[[ Text passage, beginning ]]
Ecryptfs stores each encrypted file in one file (the lower file, in ecryptfs terminology). The directory structure of the lower files mirrors that of the payload files, although the file names are encrypted. The metadata (modification times, in particular) of the lower files also reveals that of the payload files. The size of the lower file is slightly larger than the size of the payload (with a fixed overhead for Ecryptfs's metadata)¹.
If you're storing your own work, where the attacker would already know roughly what kinds of data you have (“I already know this is a source code tree, and I know these are spreadsheets, what I want to know is !”), none of that is a problem. But if you're storing directory trees that may be identified by their layout (directory structure, approximate sizes, dates), then Ecryptfs is not the right tool for you.
Use encryption at the block device level. Linux provides this with dm-crypt. You can encrypt either the whole disk (except for a small area for the bootloader), or encrypt /home
or some other partition. If you don't encrypt the whole disk, keep in mind that confidential information might end up in other places, especially the swap space (if you have any encrypted data anywhere, you should encrypt your swap). Note that if you go for whole-disk encryption, your computer will not be able to boot unattended, you will have to type your passphrase at the keyboard.
Since the whole block device is encrypted, the location of file content and metadata cannot be detected by an attacker who steals the disk. Apart from a header at the beginning of the encrypted area, the content is indistinguishable from random noise. An attacker could derive some information from seeing multiple snapshots of the encrypted data and studying how various sectors evolve over time, but even with this it would be hard to find out anything interesting, and this doesn't apply if you stop modifying the data after the attacker has seen the ciphertext (as in the case of a disk theft).
Many distributions offer the possibility to create a dmcrypt volume or encrypt the whole disk at install time. You may have to select the “advanced” or “server” installation image as opposed to the “desktop” or “basic” image.
The tool to manipulate dm-crypt volumes is cryptsetup
. To create a dmcrypt volume, create a partition /dev/sdz9
, say, then run cryptsetup luksFormat /dev/sdz9
. You'll need to add the volume to /etc/crypttab
; use cryptsetup luksOpen
to activate the volume on the spot, or cryptmount -a
after you've set up /etc/crypttab
. Dm-crypt is only a cipher layer, so you'll need to make a filesystem on the encrypted volume.
Install Backtrack 5 r2 into running LUKS setup installed with ubuntu has a tutorial on setting up dm-crypt entirely manually.
¹ Experimentally, with default settings, the lower file size is the payload file size, rounded up to a multiple of 4kB, plus an 8kB overhead.
[[ Text passage, end ]]
**Problems to solve:**
1. List every installation image type named in the text on disk encryption.
2. In the text on disk encryption, rewrite the passage from "The tool to" up to and including "the encrypted volume.", substituting "file system" for "filesystem".
3. Translate this sentence from the text on disk encryption into French: "Dm-crypt is only a cipher layer, so you'll need to make a filesystem on the encrypted volume."
The records that come next are separate material, unrelated to the text on disk encryption.
[[ Data extracts, beginning ]]
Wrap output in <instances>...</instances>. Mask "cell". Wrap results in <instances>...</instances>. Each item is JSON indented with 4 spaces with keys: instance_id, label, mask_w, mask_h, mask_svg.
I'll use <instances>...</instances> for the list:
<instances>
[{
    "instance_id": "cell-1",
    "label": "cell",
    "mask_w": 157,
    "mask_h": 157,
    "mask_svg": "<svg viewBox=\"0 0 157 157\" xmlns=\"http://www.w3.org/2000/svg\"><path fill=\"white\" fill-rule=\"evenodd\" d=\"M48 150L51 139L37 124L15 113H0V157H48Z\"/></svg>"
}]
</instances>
[[ Data extracts, end ]]
**Solved problems:**
1. advanced, server, desktop, basic

2.
The tool to manipulate dm-crypt volumes is cryptsetup
. To create a dmcrypt volume, create a partition /dev/sdz9
, say, then run cryptsetup luksFormat /dev/sdz9
. You'll need to add the volume to /etc/crypttab
; use cryptsetup luksOpen
to activate the volume on the spot, or cryptmount -a
after you've set up /etc/crypttab
. Dm-crypt is only a cipher layer, so you'll need to make a file system on the encrypted volume.

3. Dm-crypt n'est qu'une couche de chiffrement, vous devrez donc créer un système de fichiers sur le volume chiffré.